==== TEXTE PRÉSENTÉ

Amnesty International condamne l’homicide d’un journaliste d’Al Jazira

COMMUNIQUÉ DE PRESSE

13 mars 2011

Amnesty International condamne dimanche 13 mars l’homicide d’Ali Hassan Al Jaber, caméraman d’Al Jazira, et dénonce une campagne d’attaques et de harcèlement ciblant les journalistes en Libye.

« Il semble que l’équipe d’Al Jazira a été prise pour cible de manière violente et délibérée, a déclaré Malcolm Smart, directeur du programme Afrique du Nord et Moyen-Orient d’Amnesty International.

« Cet homicide est plus que préoccupant, alors que les forces fidèles au colonel Mouammar Kadhafi ont il y a peu arrêté et torturé trois employés de la BBC – qui ont été frappés et soumis à des simulacres d’exécution – et placé en détention d’autres journalistes.

« Il est essentiel que ce meurtre et les autres atteintes aux droits humains ciblant des journalistes fassent l’objet d’une enquête dans le cadre des investigations sur la situation en Libye que doit mener le Conseil des droits de l’homme. Les responsables de l’assassinat d’Ali Hassan Al Jaber doivent rendre des comptes pour leurs agissements. »

Ali Hassan Al Jaber, ressortissant du Qatar né en 1955, a été tué dans une embuscade près de Benghazi. Un confrère qui se déplaçait avec lui a également été blessé. Selon un correspondant d’Al Jazira à Benghazi, Ali Hassan Al Jaber a reçu trois balles, dont une au cœur.

Par ailleurs, on est sans nouvelles depuis le 6 mars de Ghaith Abdul Ahad, journaliste travaillant pour le quotidien britannique The Guardian. Un journaliste brésilien qui voyageait en sa compagnie a été libéré le 10 mars, après avoir été détenu à Tripoli. On croit savoir que Ghaith Abdul Ahad est maintenu en détention.

« Ghaith Abdul Ahad et toutes les personnes détenues pour avoir simplement rendu compte des événements doivent être libérés immédiatement et sans condition  », a conclu Malcolm Smart.

========

## QUESTIONS DE LECTURE
a – Veuillez recopier le passage du communiqué allant de « Amnesty International condamne dimanche » jusqu'à « Moyen-Orient d’Amnesty International. ».
b – Répondez à ces questions d'après le communiqué :
(i) Combien d'employés de la BBC ont été arrêtés et torturés ?
(ii) Près de quelle ville Ali Hassan Al Jaber a-t-il été tué ?
(iii) Depuis quelle date est-on sans nouvelles de Ghaith Abdul Ahad ?

==== DONNÉES SOURCES

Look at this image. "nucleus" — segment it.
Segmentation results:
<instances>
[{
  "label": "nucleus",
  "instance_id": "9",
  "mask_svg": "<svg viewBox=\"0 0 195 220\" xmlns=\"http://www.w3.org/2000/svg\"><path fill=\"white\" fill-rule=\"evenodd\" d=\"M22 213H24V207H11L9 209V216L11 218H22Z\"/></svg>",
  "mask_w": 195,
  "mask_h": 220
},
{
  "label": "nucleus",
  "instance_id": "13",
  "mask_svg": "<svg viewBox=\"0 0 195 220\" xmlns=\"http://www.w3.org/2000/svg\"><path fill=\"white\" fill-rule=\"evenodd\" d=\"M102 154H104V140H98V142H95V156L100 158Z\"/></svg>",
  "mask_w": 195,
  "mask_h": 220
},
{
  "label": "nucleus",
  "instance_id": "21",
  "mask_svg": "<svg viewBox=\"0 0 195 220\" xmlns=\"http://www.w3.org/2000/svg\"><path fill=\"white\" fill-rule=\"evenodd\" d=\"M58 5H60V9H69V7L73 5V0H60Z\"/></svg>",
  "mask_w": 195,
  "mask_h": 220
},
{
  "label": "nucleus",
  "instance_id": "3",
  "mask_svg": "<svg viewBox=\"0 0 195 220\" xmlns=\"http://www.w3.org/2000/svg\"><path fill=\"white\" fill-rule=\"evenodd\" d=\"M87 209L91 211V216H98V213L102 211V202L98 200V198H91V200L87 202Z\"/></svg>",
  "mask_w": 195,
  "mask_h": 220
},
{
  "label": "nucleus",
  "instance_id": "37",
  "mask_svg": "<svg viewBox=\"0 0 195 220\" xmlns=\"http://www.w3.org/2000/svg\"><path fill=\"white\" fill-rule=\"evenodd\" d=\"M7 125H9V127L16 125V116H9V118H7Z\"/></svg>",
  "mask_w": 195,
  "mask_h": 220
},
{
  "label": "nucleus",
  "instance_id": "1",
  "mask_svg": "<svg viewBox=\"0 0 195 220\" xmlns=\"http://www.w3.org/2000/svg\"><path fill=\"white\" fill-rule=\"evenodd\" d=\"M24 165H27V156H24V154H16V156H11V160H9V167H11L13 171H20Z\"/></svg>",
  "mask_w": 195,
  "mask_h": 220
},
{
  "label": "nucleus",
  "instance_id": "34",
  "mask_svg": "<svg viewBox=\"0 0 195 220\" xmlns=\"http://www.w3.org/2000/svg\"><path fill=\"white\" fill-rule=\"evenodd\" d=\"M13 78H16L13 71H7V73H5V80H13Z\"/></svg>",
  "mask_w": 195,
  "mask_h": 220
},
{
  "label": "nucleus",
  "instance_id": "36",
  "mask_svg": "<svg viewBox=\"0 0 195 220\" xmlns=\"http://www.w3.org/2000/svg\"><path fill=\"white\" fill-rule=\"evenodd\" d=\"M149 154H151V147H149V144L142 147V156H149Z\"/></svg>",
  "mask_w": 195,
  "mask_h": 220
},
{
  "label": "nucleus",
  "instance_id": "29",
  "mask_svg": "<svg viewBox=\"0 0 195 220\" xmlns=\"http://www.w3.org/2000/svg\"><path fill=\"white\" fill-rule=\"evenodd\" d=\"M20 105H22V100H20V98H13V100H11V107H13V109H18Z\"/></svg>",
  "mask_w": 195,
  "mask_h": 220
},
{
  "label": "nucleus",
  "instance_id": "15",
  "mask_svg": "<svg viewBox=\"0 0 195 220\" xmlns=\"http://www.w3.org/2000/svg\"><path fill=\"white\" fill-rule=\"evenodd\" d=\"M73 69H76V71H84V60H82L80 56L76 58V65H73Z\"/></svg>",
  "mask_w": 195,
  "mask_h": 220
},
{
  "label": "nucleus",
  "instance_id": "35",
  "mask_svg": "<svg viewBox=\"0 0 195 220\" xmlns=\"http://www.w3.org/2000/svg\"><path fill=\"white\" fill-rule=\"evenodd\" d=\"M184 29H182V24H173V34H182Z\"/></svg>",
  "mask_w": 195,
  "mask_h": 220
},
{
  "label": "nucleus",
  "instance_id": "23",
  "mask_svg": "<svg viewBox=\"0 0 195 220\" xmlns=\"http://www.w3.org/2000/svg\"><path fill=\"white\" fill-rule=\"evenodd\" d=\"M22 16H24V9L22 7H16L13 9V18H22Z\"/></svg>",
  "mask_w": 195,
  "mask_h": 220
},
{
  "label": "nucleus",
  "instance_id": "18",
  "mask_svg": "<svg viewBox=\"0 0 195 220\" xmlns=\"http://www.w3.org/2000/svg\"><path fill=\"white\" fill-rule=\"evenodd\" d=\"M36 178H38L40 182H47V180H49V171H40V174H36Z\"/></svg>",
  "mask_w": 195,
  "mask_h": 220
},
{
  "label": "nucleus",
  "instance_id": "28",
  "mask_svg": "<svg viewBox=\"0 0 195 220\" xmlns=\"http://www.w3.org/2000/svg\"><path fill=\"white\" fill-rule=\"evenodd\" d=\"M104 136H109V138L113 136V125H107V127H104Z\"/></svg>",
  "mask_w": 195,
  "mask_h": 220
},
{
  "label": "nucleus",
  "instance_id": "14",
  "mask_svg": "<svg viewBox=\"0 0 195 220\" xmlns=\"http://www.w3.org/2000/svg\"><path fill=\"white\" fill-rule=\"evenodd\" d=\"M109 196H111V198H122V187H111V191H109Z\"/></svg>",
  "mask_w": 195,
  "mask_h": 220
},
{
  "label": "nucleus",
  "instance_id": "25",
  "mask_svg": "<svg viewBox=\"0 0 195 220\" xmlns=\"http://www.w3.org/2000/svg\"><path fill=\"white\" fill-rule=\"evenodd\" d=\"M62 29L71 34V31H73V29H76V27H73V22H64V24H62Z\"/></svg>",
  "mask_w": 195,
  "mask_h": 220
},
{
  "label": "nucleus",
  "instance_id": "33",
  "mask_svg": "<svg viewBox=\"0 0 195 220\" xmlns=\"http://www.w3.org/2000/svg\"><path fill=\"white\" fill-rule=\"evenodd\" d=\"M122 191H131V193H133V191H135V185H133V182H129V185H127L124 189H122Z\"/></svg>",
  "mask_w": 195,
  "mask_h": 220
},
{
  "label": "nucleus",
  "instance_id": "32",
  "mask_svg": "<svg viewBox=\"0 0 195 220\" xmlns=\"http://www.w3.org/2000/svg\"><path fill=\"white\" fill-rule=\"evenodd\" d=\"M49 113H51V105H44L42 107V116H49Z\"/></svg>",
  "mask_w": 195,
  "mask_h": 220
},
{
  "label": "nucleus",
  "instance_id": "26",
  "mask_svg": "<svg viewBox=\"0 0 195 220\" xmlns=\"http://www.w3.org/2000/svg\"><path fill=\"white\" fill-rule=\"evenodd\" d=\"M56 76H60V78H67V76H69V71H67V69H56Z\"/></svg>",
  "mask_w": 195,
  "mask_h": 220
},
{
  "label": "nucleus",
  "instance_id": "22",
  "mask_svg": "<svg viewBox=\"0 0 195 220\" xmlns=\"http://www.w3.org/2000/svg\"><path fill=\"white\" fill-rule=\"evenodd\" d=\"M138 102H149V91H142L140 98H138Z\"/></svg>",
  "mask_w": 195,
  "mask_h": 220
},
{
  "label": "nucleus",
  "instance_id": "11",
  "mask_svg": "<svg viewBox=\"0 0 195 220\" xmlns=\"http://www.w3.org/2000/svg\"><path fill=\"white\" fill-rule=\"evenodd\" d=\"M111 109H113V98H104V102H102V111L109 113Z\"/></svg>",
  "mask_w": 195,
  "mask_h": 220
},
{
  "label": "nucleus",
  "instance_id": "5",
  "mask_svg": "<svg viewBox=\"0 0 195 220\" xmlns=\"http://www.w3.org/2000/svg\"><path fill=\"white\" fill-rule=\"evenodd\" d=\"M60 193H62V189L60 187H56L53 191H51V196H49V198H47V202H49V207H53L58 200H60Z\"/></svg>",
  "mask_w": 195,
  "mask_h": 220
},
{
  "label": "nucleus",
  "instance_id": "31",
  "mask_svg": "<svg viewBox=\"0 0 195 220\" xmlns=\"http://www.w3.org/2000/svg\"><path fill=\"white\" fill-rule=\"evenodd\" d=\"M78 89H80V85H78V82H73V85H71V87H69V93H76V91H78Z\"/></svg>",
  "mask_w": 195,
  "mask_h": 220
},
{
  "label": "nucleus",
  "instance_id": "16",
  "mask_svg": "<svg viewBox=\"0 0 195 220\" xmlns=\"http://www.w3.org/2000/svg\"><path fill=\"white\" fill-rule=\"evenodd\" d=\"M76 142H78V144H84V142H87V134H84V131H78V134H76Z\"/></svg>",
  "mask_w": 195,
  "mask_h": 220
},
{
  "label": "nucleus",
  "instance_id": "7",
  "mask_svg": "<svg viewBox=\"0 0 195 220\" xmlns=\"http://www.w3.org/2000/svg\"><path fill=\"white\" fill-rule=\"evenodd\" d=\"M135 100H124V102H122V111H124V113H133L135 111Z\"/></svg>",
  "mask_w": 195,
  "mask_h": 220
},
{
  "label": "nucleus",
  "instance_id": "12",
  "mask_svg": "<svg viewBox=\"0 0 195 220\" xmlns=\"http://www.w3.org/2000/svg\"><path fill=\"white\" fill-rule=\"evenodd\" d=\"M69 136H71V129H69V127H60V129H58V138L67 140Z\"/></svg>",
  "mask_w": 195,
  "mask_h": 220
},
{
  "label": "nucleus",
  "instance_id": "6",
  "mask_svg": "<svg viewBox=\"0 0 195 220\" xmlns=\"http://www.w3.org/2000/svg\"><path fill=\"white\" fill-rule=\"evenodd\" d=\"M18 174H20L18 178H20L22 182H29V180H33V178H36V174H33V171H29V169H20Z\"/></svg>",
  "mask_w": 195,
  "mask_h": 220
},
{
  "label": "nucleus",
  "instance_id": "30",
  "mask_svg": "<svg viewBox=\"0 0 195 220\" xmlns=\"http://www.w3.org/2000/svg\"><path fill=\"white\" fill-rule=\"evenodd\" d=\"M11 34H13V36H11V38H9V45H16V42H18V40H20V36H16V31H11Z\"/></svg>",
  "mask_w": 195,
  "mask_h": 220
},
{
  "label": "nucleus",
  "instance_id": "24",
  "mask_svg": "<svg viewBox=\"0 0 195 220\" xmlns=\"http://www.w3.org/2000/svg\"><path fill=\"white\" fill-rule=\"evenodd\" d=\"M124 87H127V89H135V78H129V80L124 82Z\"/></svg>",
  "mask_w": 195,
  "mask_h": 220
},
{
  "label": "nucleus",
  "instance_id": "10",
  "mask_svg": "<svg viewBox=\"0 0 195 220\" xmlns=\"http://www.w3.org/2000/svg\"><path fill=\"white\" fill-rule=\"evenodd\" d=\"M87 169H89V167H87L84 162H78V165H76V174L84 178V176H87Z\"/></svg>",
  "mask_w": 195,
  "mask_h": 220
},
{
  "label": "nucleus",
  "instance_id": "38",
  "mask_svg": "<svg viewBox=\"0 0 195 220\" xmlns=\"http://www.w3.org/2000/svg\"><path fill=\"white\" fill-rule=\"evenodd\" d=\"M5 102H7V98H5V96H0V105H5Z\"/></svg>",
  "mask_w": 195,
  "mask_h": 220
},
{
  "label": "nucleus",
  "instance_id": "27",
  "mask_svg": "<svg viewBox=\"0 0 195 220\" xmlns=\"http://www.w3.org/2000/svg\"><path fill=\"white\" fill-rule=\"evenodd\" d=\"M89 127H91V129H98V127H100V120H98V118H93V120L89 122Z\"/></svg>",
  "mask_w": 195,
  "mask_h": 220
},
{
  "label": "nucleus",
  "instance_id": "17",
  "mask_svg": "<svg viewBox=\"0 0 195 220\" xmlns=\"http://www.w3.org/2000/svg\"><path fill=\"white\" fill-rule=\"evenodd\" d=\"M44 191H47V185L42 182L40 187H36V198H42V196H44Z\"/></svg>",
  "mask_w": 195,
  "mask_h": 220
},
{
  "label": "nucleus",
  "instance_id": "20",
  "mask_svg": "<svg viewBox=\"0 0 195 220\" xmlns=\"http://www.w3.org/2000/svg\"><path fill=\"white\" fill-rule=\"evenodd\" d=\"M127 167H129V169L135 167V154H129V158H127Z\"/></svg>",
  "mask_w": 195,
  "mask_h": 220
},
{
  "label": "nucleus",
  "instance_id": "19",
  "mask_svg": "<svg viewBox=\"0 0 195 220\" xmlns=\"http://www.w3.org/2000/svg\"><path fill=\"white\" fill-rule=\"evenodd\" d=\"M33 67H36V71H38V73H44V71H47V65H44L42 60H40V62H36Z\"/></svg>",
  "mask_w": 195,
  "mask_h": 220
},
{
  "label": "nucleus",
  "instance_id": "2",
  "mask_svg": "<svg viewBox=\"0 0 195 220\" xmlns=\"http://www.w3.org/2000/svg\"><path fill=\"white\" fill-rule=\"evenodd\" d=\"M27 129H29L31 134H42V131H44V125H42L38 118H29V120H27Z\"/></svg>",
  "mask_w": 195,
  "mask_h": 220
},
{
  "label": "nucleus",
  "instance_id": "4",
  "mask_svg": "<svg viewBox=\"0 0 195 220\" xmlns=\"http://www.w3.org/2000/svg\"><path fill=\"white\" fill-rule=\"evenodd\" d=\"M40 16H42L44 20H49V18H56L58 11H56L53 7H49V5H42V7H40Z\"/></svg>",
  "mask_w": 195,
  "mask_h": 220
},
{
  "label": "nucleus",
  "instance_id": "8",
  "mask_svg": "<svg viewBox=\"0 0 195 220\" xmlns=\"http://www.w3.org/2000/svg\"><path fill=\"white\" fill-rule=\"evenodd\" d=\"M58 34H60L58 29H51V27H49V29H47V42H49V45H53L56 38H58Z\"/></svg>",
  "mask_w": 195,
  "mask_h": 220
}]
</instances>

========

## RÉPONSES
a –
Amnesty International condamne dimanche 13 mars l’homicide d’Ali Hassan Al Jaber, caméraman d’Al Jazira, et dénonce une campagne d’attaques et de harcèlement ciblant les journalistes en Libye.

« Il semble que l’équipe d’Al Jazira a été prise pour cible de manière violente et délibérée, a déclaré Malcolm Smart, directeur du programme Afrique du Nord et Moyen-Orient d’Amnesty International.

b –
(i) Trois.
(ii) Près de Benghazi.
(iii) Depuis le 6 mars.